Acredito que seria um cenário em que a gente tivesse muito tempo disponível para os projetos e em que nós fossemos vistos como um investimento necessário. Um cenário no qual a gente conseguisse criar espaços de experimentação nas nossas rotinas e que isso fosse enxergado pelo cliente, como uma oportunidade de investir em um trabalho melhor, porque as demandas de tempo e prazo sempre acabam inviabilizando um trabalho de experimentação livre. Eu tenho uma grande referência, que pra mim é o mais próximo do ideal: um TED do Stefan Sagmeister, no qual ele fala, resumidamente, que sempre trabalhou muito e chegou num ponto em que o mundo inteiro queria trabalhar com ele. Ele tinha um estúdio famoso, os melhores clientes (Jay-Z, Rolling Stones…), mas ele percebeu que estava sempre se repetindo dentro do seu próprio estilo. Aí ele pensou que iria trabalhar a vida inteira e que só quando faltassem 20 anos pra morrer, ele poderia gozar da vida e aproveitar. Ele decidiu pegar esse tempo de aposentadoria e fracionar em anos sabáticos ao longo da trajetória profissional dele, antes de esperar estar velho e sem energia. Então ele criou um sistema em que ele trabalha 7 anos e tira 1 ano sabático de férias, durante esse ano ele some, o estúdio dele segue funcionando, mas ele viaja. Ele não fica passeando como turista, no entanto, ele pesquisa o lugar, busca entender a cultura, a comunidade… ao fim desse ano, ele começa a incorporar tudo o que aprendeu nos seus projetos de design, porque ele volta com uma linguagem completamente nova e diferente.

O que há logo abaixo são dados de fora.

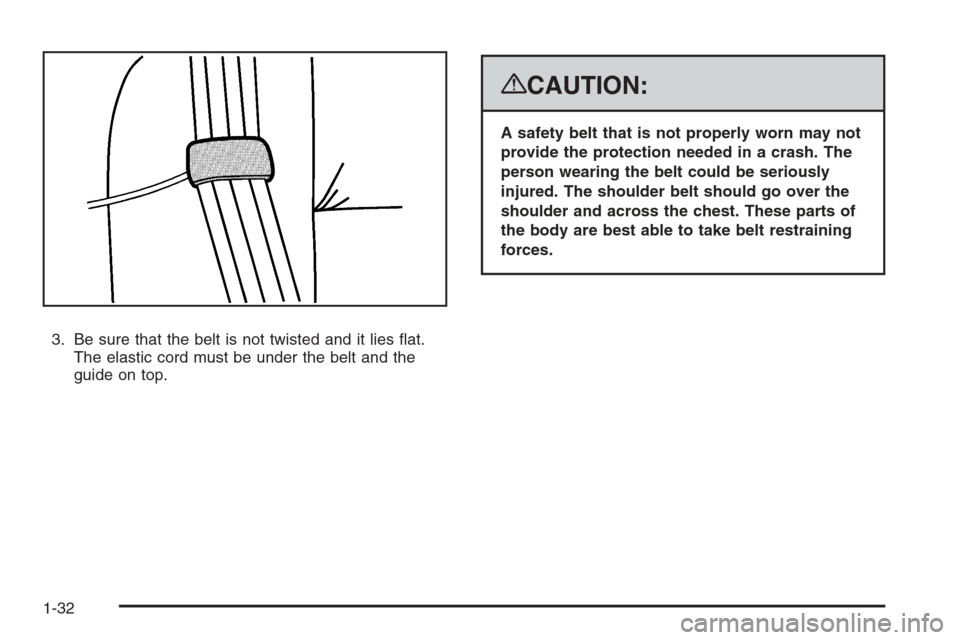CHEVROLET AVALANCHE 2008 2.G Owners Manual 3. Be sure that the belt is not twisted and it lies �at.
The elastic cord must be under the belt and the
guide on top.
{CAUTION:
A safety belt that is not properly worn may not
provide the protection 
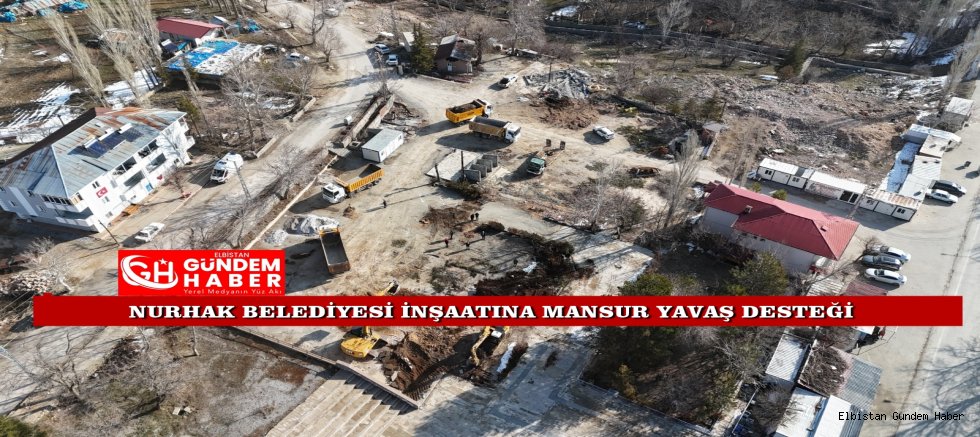 Nurhak Belediye Binasının Temeli Atıldı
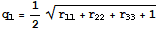 q_1 = 1/2 (r_11 + r_22 + r_33 + 1)^(1/2)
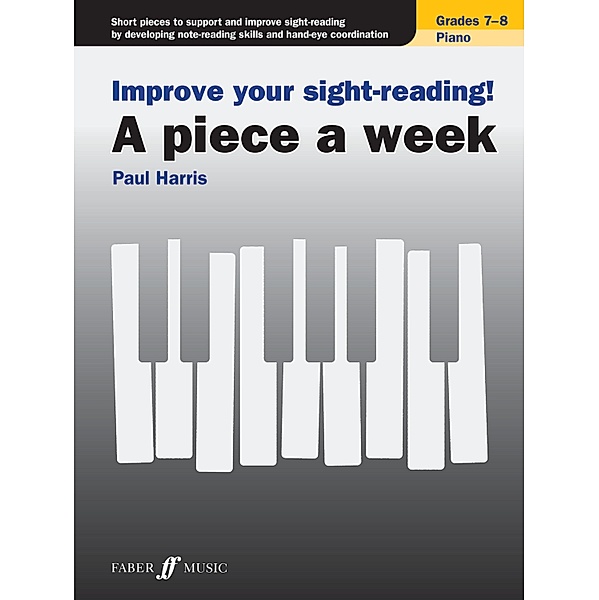 Improve your sight-reading! A piece a week Piano Grades 7-8 / Improve your sight-reading! A piece a week Bd.7, Paul Harris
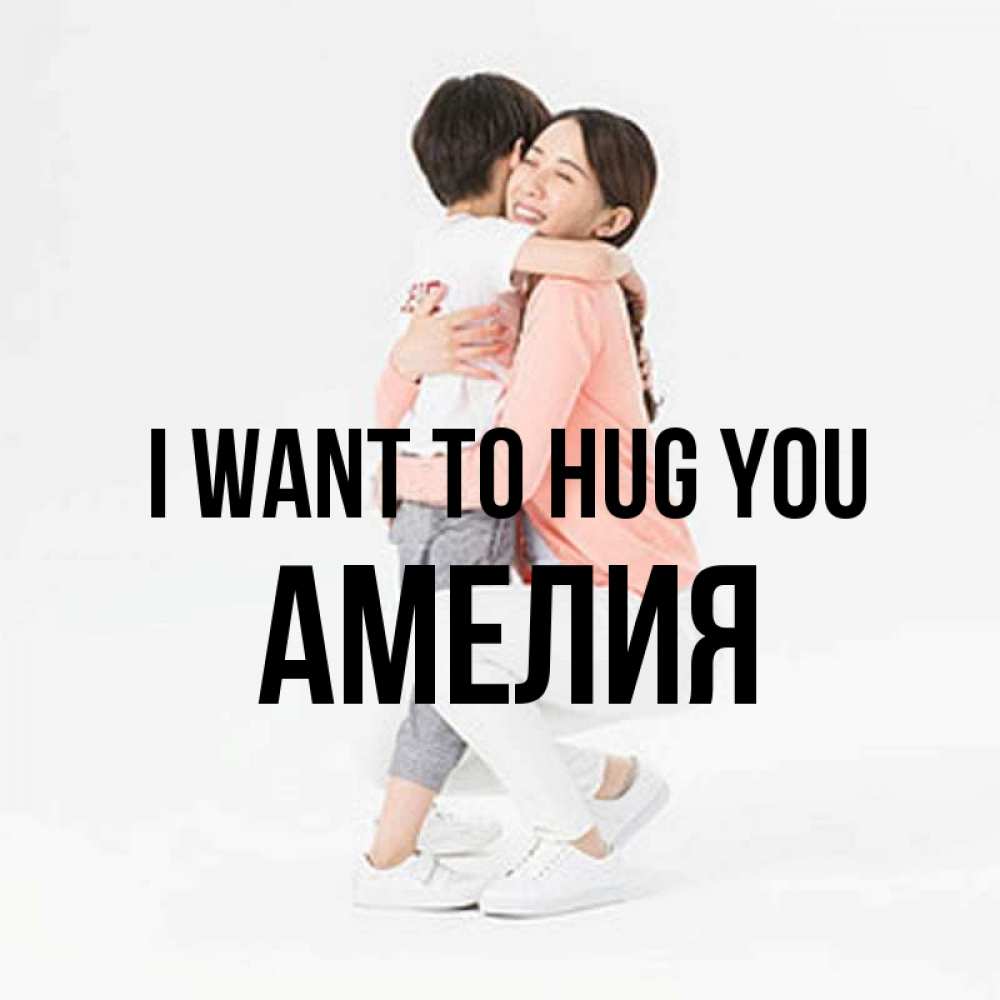 Greetings card с именем, Амелия I want to hug you соскучилась по сыну Greetings with text for free download 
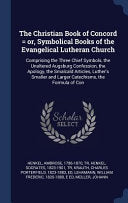 Christian Book of Concord = or, Symbolical Books of the Evangelical Lutheran Church: Comprising the Three Chief Symbols, the Unaltered Augsburg Confes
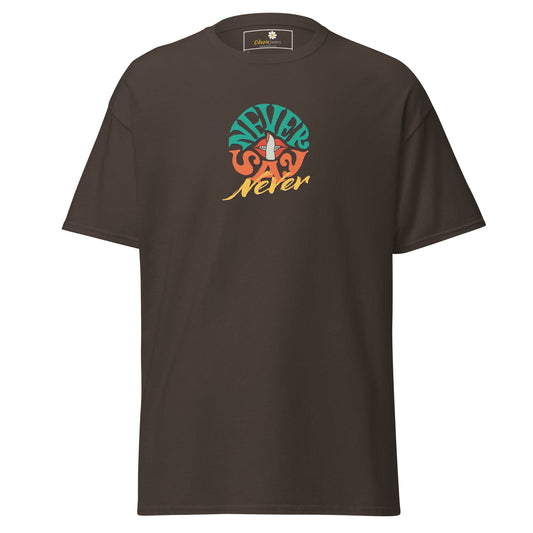 Unisex classic t-shirt - TEXT NEVER SAY NEVER - REGULAR - Dark Chocolate / S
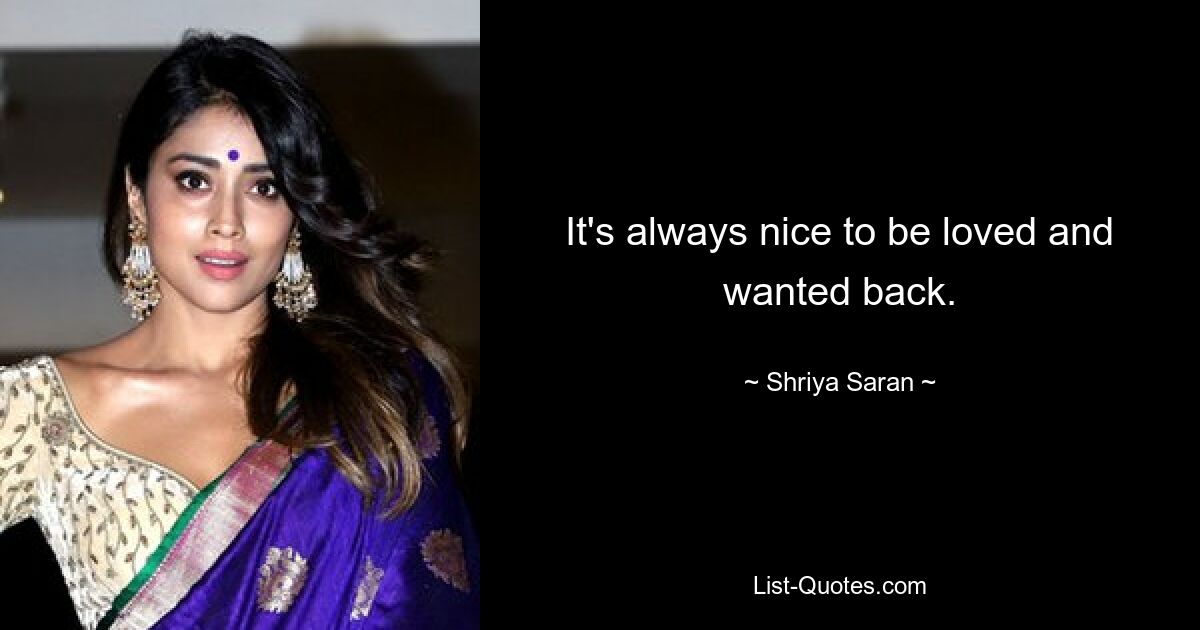 It's always nice to be loved and wanted back. — © Shriya Saran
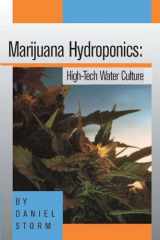 9780914171072-0914171070-Marijuana Hydroponics: High-Tech Water Culture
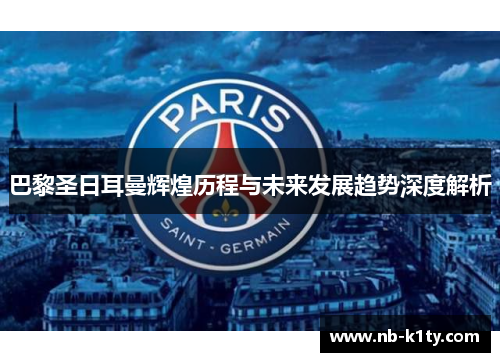 巴黎圣日耳曼辉煌历程与未来发展趋势深度解析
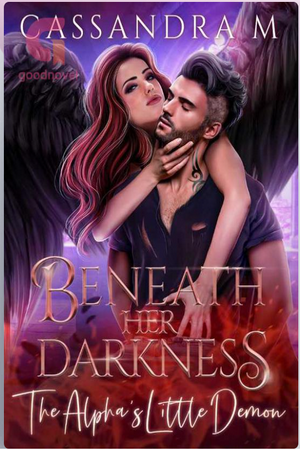 BENEATH HER DARKNESS: The Alpha's Little Demon by Cassandra M BENEATH HER DARKNESS: The Alpha's Little Demon by Cassandra M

Claro que não daria para todo mundo tirar sabático, mas ser capaz de criar bolhas, dedicar um tempo para a experimentação livre e descompromissada… eu acho que esse tempo nunca é perdido e é a partir daí que surge a inovação. A criação está no momento que você conecta coisas completamente dissociadas, que nunca tinham se unido antes. Como a gente está sempre atendendo um briefing, atendendo a demandas específicas, fica muito difícil brincar e se divertir no processo, ter a chance de alcançar o novo a partir do acaso.